Today we had the honor of meeting with Dr. John Holdren, President Obama’s Science Advisor, at the American embassy in Paris. It was quite an experience!
Check out the other educators’ blogs for more details on that meeting. One thing I will highlight is something John said that was similar to my comments on December 3rd, when I spoke on MPR’s Climate Cast. He said,
“The solutions [to climate change] have to come from both the top-down (from governments) and the bottom-up (from our individual actions).”

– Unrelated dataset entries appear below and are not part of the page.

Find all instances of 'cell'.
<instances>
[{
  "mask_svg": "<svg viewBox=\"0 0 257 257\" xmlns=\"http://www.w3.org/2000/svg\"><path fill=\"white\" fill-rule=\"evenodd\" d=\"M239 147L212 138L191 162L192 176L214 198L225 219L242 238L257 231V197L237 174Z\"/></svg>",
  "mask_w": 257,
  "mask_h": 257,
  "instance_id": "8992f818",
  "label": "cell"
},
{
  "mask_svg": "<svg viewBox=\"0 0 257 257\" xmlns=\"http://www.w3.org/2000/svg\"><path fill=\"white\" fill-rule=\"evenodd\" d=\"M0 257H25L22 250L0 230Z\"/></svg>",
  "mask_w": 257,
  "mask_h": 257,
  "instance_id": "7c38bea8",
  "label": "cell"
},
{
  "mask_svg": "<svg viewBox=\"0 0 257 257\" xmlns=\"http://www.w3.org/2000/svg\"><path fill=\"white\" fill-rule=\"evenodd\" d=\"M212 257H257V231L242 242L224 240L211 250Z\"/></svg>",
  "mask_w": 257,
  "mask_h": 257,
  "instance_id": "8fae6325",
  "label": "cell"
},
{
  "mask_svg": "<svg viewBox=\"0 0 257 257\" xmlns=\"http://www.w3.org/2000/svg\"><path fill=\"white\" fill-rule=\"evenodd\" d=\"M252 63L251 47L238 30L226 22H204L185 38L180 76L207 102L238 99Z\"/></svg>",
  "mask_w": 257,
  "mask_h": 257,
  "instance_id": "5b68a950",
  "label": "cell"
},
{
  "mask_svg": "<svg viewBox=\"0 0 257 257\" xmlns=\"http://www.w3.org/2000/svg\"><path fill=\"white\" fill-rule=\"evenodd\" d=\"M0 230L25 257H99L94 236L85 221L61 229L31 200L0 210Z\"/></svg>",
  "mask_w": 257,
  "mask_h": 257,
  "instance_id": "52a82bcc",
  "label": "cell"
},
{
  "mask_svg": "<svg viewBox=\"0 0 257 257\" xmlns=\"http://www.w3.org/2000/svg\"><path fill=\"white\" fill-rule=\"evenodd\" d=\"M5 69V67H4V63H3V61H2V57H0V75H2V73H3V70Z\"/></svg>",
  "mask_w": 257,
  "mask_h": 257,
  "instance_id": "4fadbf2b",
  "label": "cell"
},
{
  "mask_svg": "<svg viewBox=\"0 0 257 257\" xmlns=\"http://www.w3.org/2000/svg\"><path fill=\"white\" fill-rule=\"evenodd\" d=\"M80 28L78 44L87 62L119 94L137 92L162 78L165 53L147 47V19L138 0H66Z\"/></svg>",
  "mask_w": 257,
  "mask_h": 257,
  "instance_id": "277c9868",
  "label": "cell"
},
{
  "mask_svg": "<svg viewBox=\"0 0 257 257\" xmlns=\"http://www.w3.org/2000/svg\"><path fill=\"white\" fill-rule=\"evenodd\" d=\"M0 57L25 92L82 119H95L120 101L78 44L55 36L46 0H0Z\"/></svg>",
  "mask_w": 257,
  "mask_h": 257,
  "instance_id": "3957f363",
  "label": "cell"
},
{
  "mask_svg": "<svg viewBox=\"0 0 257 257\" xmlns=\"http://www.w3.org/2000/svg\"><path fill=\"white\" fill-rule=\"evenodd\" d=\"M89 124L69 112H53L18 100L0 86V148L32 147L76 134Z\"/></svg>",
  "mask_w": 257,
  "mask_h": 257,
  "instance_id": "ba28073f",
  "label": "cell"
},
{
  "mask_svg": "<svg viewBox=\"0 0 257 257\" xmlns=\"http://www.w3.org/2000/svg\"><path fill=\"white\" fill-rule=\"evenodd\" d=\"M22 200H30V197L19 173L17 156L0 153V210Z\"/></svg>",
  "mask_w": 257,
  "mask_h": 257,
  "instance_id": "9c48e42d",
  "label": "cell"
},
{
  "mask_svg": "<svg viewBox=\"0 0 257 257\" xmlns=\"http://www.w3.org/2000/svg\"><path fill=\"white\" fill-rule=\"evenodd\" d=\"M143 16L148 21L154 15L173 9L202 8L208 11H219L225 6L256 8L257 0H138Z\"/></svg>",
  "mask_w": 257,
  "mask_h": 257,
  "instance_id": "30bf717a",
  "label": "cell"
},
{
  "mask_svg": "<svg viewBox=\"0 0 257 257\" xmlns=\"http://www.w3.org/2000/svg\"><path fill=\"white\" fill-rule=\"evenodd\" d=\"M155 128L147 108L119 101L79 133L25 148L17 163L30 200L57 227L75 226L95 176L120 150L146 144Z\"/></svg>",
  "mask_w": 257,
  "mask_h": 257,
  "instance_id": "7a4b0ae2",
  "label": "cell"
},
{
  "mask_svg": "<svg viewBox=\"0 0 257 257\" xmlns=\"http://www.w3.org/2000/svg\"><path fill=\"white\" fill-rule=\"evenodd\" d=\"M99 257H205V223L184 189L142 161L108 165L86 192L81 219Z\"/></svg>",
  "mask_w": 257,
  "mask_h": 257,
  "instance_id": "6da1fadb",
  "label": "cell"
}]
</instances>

COP21 is all about what governments will do to reduce emissions by replacing dirty power plants with renewable energy – in other words, emissions cuts on a large scale. It is the top-down solution. But, we know that the emissions pledges that countries have made will not limit the global rise in temperature to less than two degrees, much less the 1.5 degrees demanded by vulnerable nations. The best estimates are that, with an agreement here in Paris, we will still raise the temperature by about three degrees. A positive step, no doubt, but not enough.
We, from the bottom-up, need to help bridge the gap. This is done through individual and small-scale actions such as buying LED lights and reducing our personal carbon footprints through conservation and efficiency. If all of the high-consuming people of the world (that is us, folks) reduced our consumption by 20-30%, we would be in much better shape regarding climate change.
This can also be pushed along by local and state governments. Cities and states can make huge impact on reducing emissions. The mayor of Rochester, MN announced earlier this fall that he supported a goal of 100% renewables for his city by 2031. Minnesota is one of the states that is leading the country in this transition by investing in renewable energy. These are huge improvements and important changes.
Today I heard a group of mayors announce all of the things they will be doing to respond the challenge, including the mayors of St. Paul and Dubuque, IA. It is this level of government that can make the biggest impact on reducing emissions from the bottom-up, and all of these actions could add up to protecting the world from the worst consequences of climate change. We need to support and encourage local leaders in doing that – in bridging the gap.